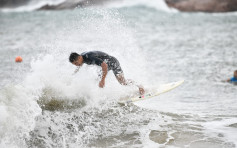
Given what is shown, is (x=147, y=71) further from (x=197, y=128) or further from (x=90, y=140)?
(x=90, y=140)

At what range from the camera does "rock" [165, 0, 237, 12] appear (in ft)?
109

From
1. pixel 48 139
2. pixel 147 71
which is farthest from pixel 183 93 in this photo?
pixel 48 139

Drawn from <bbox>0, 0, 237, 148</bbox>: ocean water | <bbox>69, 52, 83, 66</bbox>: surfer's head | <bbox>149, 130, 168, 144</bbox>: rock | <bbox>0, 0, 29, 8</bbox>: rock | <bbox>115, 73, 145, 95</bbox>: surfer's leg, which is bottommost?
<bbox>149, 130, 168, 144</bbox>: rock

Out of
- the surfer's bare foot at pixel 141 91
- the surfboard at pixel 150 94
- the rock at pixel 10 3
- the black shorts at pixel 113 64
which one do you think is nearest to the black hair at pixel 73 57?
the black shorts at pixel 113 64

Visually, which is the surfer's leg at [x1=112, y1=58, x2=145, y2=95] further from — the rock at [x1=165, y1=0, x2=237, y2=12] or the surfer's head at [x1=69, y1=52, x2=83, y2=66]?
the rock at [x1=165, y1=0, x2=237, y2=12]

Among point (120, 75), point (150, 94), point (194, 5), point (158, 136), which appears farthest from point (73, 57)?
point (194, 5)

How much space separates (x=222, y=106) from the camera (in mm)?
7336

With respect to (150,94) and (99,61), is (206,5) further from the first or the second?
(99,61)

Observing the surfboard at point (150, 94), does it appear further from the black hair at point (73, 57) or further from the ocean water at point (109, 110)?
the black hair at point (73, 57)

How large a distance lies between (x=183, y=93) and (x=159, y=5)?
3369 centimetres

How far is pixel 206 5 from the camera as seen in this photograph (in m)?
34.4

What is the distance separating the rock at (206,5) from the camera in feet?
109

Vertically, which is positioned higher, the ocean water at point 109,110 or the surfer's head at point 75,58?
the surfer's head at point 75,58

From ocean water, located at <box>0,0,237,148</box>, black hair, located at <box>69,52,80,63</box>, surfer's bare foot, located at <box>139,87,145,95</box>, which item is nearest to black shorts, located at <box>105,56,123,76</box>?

# [Requirement]
Reproduce the data word for word, excluding its pictures.

# [Solution for this problem]
Given what is shown, is (x=147, y=71) further from (x=197, y=128) or further from (x=90, y=140)?
(x=90, y=140)

At what range from the camera does "rock" [165, 0, 237, 12] appear (in ft)?
109

From
1. pixel 48 139
2. pixel 147 71
which is farthest from pixel 183 93 in this photo?
pixel 48 139

Drawn from <bbox>0, 0, 237, 148</bbox>: ocean water | <bbox>69, 52, 83, 66</bbox>: surfer's head | <bbox>149, 130, 168, 144</bbox>: rock | <bbox>0, 0, 29, 8</bbox>: rock | <bbox>115, 73, 145, 95</bbox>: surfer's leg, which is bottommost?
<bbox>149, 130, 168, 144</bbox>: rock

Out of
- the surfer's bare foot at pixel 141 91
- the surfboard at pixel 150 94
- the rock at pixel 10 3
- the black shorts at pixel 113 64
which one do you think is nearest to the black hair at pixel 73 57?
the black shorts at pixel 113 64

Visually, which is the surfer's leg at [x1=112, y1=58, x2=145, y2=95] further from — the rock at [x1=165, y1=0, x2=237, y2=12] or the surfer's head at [x1=69, y1=52, x2=83, y2=66]?
the rock at [x1=165, y1=0, x2=237, y2=12]

Among point (120, 75), point (150, 94), point (194, 5), point (158, 136), which appears farthest from point (73, 57)?
point (194, 5)

How much space separates (x=222, y=106) from the camera (in mm)?
7336

With respect to (150,94) and (99,61), is (206,5) further from the first or the second?
(99,61)

Observing the surfboard at point (150, 94), does it appear further from the black hair at point (73, 57) or further from the ocean water at point (109, 110)?
the black hair at point (73, 57)

How large a distance lies between (x=183, y=93) and (x=159, y=5)?
3369 centimetres

How far is pixel 206 5 from the camera as seen in this photograph (in m)?
34.4

What is the distance separating the rock at (206,5) from the camera in feet?
109

Vertically, which is positioned higher, the ocean water at point 109,110 or the surfer's head at point 75,58?
the surfer's head at point 75,58

From ocean water, located at <box>0,0,237,148</box>, black hair, located at <box>69,52,80,63</box>, surfer's bare foot, located at <box>139,87,145,95</box>, which item is nearest to black shorts, located at <box>105,56,123,76</box>?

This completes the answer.